Documentation
SSL certificate concepts
What each file in the certies store does, how the pieces fit together, and how a server uses them to authenticate clients.
The chain of trust
Every certificate in this system is either a CA certificate or signed by the CA. The CA signature is what makes a client certificate trustworthy: a server that holds the CA certificate can verify that a client certificate was issued by the same authority.
CA certificate (self-signed)
|-- client certificate (alice/laptop)
|-- client certificate (alice/phone)
`-- client certificate (bob/desktop)
Files
ca/ca.key — CA private key
The CA private key signs every client certificate issued by the store. It is the most sensitive file: anyone who obtains it can issue certificates that your server will trust. It is stored with mode 0600 and should never leave the machine running certies.
ca/ca.crt — CA certificate
The CA certificate contains the CA public key and identity. This file is not secret and needs to be deployed to every server that will authenticate clients. It is what the server uses to verify that a presented client certificate was signed by your CA.
The CA certificate has a long validity period and must be replaced along with all client certificates if it expires or is compromised.
clients/<client>/<device>/<device>.key — client private key
The client private key stays on the client device. During the TLS handshake, it proves that the client holds the private key corresponding to the public key in its certificate. If a key password was set at issuance, the file is encrypted with AES-256-CBC.
clients/<client>/<device>/<device>.crt — client certificate
The client certificate is signed by the CA and contains the client public key, identity, validity window, serial number, usage extensions, and the CA signature over those fields.
During a TLS handshake, the client presents this certificate to the server. The server checks the CA signature, verifies the serial is not in the CRL, and checks that the certificate has not expired.
clients/<client>/<device>/<device>.p12 — PKCS#12 bundle
The PKCS#12 bundle packages the client private key, client certificate, and CA certificate chain into one encrypted file.
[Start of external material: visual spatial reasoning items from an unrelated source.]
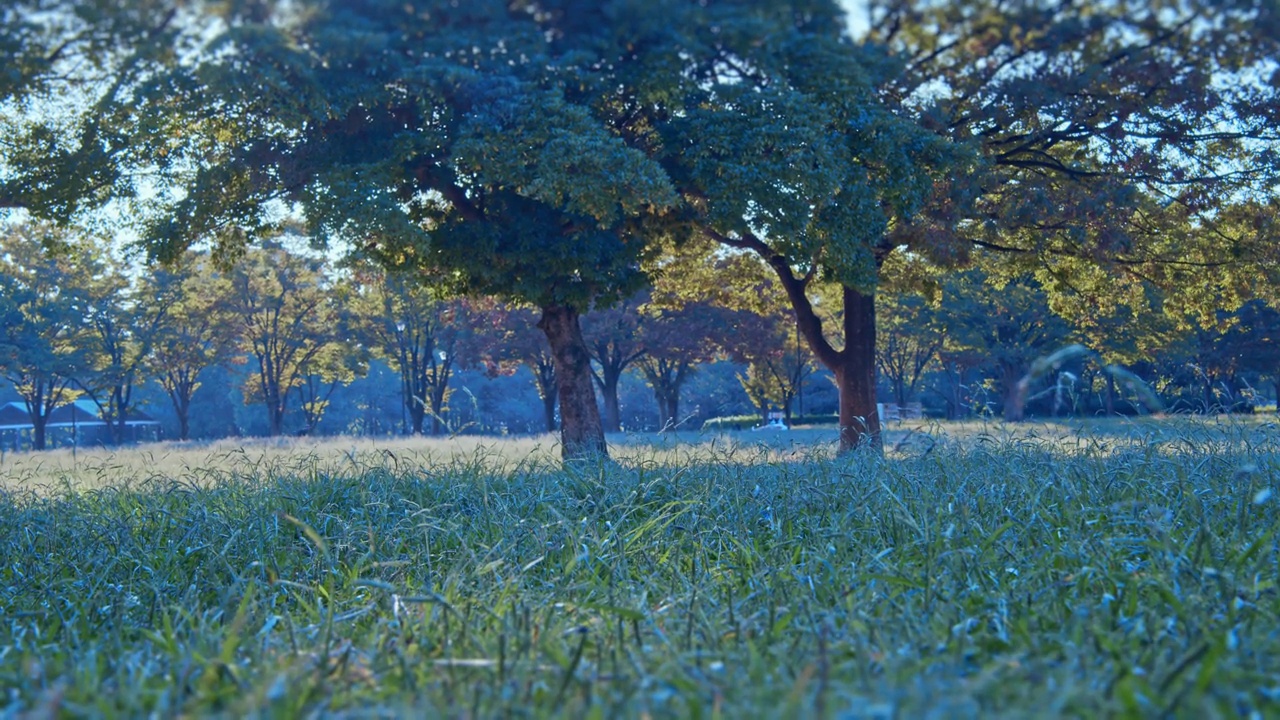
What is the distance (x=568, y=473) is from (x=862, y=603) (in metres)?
4.19

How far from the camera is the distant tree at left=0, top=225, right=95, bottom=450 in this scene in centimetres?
2809

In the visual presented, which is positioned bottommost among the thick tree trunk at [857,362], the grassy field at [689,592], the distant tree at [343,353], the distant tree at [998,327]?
the grassy field at [689,592]

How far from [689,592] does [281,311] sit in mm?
33955

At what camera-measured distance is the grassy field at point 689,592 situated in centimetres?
243

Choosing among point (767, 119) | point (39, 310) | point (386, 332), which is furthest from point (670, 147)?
point (386, 332)

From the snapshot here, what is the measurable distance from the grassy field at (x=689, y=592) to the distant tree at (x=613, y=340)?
23.8 metres

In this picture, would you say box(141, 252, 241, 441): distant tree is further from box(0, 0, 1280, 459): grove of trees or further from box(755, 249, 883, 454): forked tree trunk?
Answer: box(755, 249, 883, 454): forked tree trunk

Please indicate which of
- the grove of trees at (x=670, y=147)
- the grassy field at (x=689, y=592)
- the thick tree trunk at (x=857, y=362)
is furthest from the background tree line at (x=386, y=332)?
the grassy field at (x=689, y=592)

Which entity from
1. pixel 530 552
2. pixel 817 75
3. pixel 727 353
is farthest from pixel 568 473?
pixel 727 353

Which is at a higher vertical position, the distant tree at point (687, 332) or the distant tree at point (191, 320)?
the distant tree at point (191, 320)

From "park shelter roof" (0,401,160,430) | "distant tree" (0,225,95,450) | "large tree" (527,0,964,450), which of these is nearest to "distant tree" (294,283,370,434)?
"distant tree" (0,225,95,450)

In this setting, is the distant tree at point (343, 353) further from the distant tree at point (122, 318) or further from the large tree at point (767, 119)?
the large tree at point (767, 119)

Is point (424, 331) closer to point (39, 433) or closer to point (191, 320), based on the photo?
point (191, 320)

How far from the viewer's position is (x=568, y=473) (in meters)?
7.36
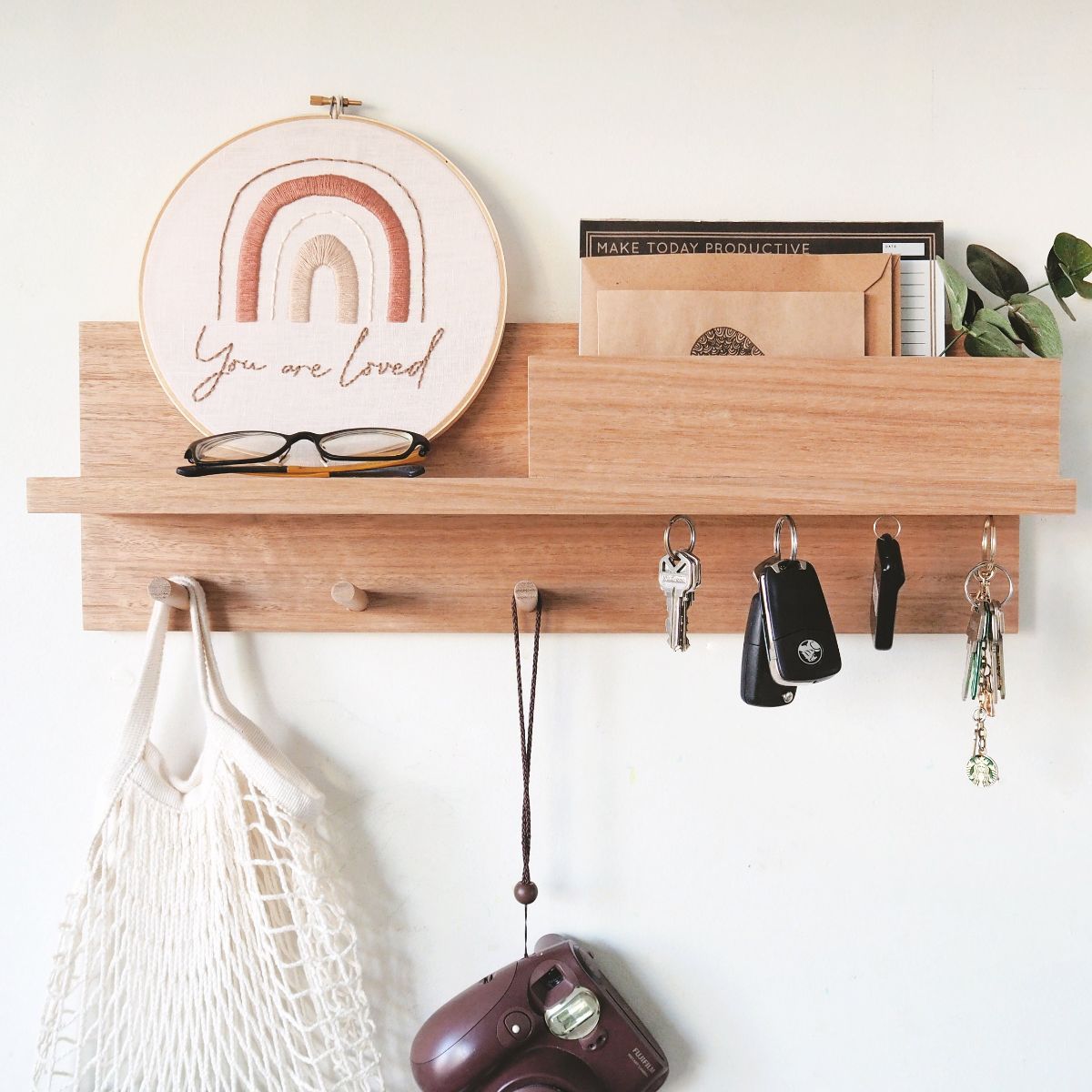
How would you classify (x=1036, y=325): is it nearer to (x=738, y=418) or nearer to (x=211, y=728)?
(x=738, y=418)

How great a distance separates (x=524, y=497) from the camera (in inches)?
23.7

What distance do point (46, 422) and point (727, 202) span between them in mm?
620

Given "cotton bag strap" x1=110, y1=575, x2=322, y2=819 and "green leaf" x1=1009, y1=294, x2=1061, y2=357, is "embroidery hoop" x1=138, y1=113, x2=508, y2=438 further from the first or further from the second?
"green leaf" x1=1009, y1=294, x2=1061, y2=357

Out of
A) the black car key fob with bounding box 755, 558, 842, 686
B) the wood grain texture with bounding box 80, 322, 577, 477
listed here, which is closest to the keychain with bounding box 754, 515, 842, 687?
the black car key fob with bounding box 755, 558, 842, 686

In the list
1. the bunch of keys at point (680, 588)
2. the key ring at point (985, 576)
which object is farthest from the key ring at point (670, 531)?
the key ring at point (985, 576)

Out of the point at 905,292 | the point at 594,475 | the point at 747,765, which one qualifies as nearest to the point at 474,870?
the point at 747,765


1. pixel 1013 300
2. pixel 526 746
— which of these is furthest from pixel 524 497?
pixel 1013 300

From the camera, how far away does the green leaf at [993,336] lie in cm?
69

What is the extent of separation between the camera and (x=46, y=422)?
29.5 inches

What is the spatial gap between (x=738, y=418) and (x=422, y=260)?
30cm

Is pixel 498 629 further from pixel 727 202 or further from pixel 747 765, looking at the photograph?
pixel 727 202

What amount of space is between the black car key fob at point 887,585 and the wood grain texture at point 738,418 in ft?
0.24

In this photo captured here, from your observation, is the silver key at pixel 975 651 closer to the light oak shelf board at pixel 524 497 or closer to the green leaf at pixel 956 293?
the light oak shelf board at pixel 524 497

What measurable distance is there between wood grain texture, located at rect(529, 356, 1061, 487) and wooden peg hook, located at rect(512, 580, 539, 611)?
0.12 m
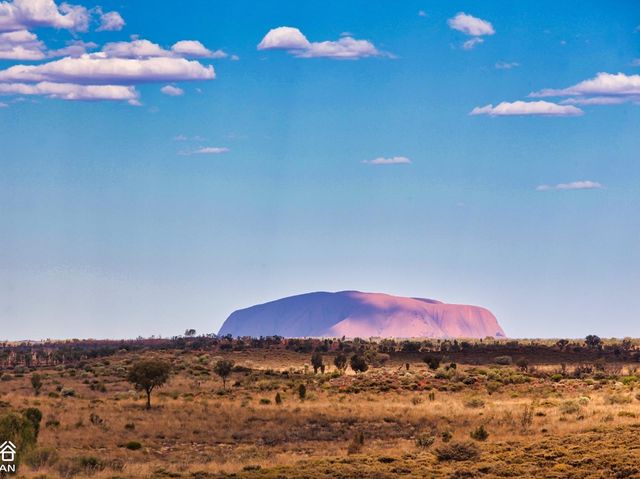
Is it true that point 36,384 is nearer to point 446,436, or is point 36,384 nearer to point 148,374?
point 148,374

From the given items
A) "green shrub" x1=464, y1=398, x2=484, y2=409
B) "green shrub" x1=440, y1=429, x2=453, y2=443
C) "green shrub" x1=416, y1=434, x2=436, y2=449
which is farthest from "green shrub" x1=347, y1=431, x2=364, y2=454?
"green shrub" x1=464, y1=398, x2=484, y2=409

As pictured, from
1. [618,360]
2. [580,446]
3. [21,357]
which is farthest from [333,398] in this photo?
[21,357]

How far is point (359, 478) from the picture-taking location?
39.3m

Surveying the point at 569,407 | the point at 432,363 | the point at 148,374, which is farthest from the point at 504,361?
the point at 569,407

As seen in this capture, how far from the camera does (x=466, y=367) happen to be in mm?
99438

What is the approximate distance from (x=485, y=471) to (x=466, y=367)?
59.6 meters

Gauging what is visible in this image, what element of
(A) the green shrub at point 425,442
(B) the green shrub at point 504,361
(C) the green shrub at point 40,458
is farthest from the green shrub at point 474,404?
(B) the green shrub at point 504,361

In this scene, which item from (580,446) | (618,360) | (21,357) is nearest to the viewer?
(580,446)

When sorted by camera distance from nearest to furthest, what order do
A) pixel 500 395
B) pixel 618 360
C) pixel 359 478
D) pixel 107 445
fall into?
pixel 359 478 < pixel 107 445 < pixel 500 395 < pixel 618 360

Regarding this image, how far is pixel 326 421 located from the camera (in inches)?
2352

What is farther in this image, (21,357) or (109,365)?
(21,357)

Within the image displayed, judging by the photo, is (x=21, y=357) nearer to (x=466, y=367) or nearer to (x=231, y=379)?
(x=231, y=379)

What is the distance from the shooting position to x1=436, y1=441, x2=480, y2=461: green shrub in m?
42.9
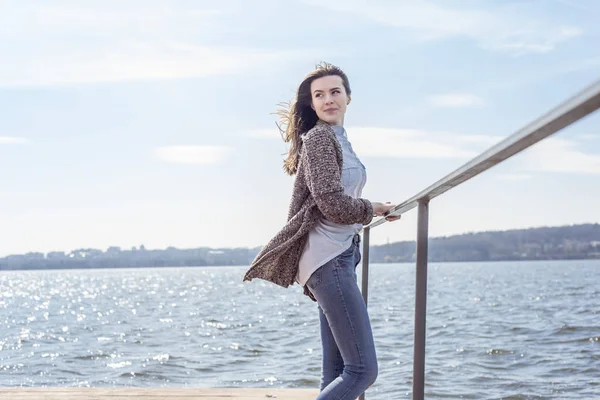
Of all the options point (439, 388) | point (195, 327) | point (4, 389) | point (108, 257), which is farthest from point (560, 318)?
point (108, 257)

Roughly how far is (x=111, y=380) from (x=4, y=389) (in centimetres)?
361

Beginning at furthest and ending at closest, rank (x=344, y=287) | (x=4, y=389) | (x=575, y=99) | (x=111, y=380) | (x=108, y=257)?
(x=108, y=257), (x=111, y=380), (x=4, y=389), (x=344, y=287), (x=575, y=99)

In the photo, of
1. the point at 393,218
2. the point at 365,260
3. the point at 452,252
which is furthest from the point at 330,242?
the point at 452,252

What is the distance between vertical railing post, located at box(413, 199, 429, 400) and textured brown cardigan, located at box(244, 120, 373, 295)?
134 millimetres

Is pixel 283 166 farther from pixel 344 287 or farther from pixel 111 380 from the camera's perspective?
pixel 111 380

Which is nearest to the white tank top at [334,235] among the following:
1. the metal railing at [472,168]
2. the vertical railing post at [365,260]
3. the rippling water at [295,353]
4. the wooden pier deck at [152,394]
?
the metal railing at [472,168]

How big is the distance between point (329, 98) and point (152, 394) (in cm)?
179

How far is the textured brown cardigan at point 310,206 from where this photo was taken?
203 cm

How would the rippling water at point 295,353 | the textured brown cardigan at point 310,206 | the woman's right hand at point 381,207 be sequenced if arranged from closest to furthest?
the textured brown cardigan at point 310,206 < the woman's right hand at point 381,207 < the rippling water at point 295,353

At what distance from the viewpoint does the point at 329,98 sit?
222cm

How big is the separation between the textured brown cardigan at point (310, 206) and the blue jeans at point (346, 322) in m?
0.10

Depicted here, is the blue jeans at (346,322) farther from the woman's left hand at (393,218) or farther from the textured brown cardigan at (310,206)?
the woman's left hand at (393,218)

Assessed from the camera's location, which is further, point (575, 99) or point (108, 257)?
point (108, 257)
This is the file commonly imported into operating systems, browsers, VPN clients, and other software that supports client certificates.
crl/crl.pem — Certificate Revocation List
The CRL is a signed list of certificate serial numbers revoked before their expiry date. Servers that check the CRL reject any client certificate whose serial appears in it, even if the certificate itself is still within its validity window.
The CRL has its own validity window and must be regenerated or redeployed before it expires. certies regenerates it automatically whenever a certificate is revoked.
How client authentication works
- The server is configured with
ca.crtas its trusted CA andcrl.pemas its revocation list. - The client is provisioned with its
.p12bundle, or with separate.keyand.crtfiles. - The client presents its certificate during the TLS handshake.
- The server verifies the CA signature, expiry date, revocation status, and client-auth usage.
- The client proves ownership of the corresponding private key by signing handshake data.
If all checks pass, the server knows the client was explicitly issued a certificate by this CA and has not been revoked.
Revoking access
Deleting a certificate file does not revoke it. The client may still hold a copy, and the server has no way to know the file was deleted. To cut off access, run:
certies revoke <client> <device>
This adds the certificate serial to the revocation database and regenerates crl.pem. Deploy the updated CRL to the server so it rejects the revoked certificate on the next connection attempt.